The woman wakes up, lost and confused. She can remember nothing, not even her own name. After freeing herself from her cell, she wanders around the dungeon-like complex, guided by the sadistic voice of a mysterious woman named Justine. The woman quickly finds out she is not truly alone, as she stumbles upon several people calling out to her for help, and several monstrous, shambling madmen hunting her down, apparently having confused her for Justine.
If she survives the facility and its many challenges and dangers, the woman collapses from the stress and madness of the place, or perhaps a side effect of the drug she drank. She then regains consciousness - and also, her memories and true personality. An evil, sadistic monster once again, Justine Florbelle compliments herself on constructing the best and most elaborate test yet.

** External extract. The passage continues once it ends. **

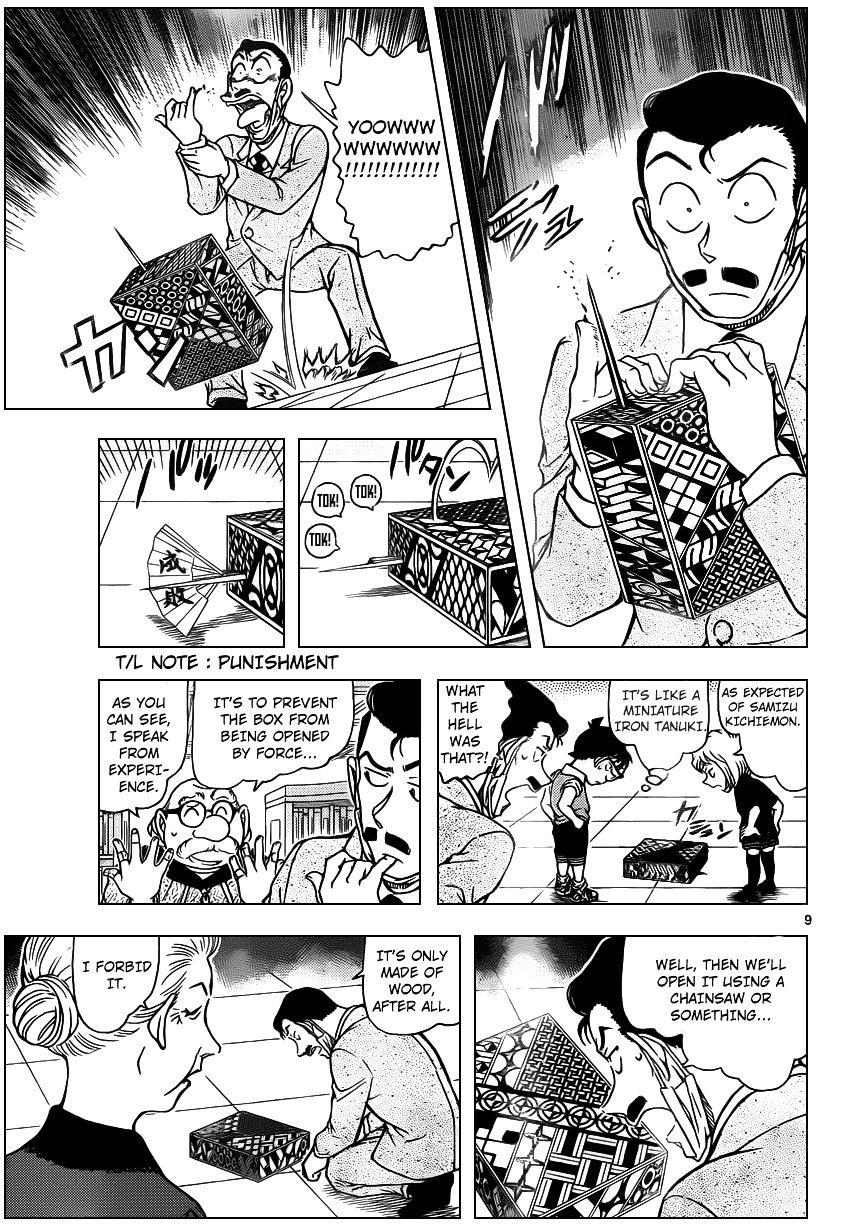 Detective Conan Chapter 963  Online Free Manga Read Image 10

With the final test complete, Justine bolts the door to her Cabinet shut, once and for all (regardless of whether the people on the other side of the door are the Suitors threatening to kill her, or the hostages begging for help). As Justine walks back upstairs, Clarice, now her housemaid, calls down from the kitchen, asking if everything is all right. Justine laughs off her concern and assures her that she is quite alright, asking if everything is ready for the evening banquet.
Depending on whether she has found all the letters addressed to her late father in the basement or not, Clarice will either ask if Justine heard voices from downstairs, which they both write off as Clarice being "silly", or Justine will give her servant instructions to post replies to the recovered mail, wanting them to know, she's still alive.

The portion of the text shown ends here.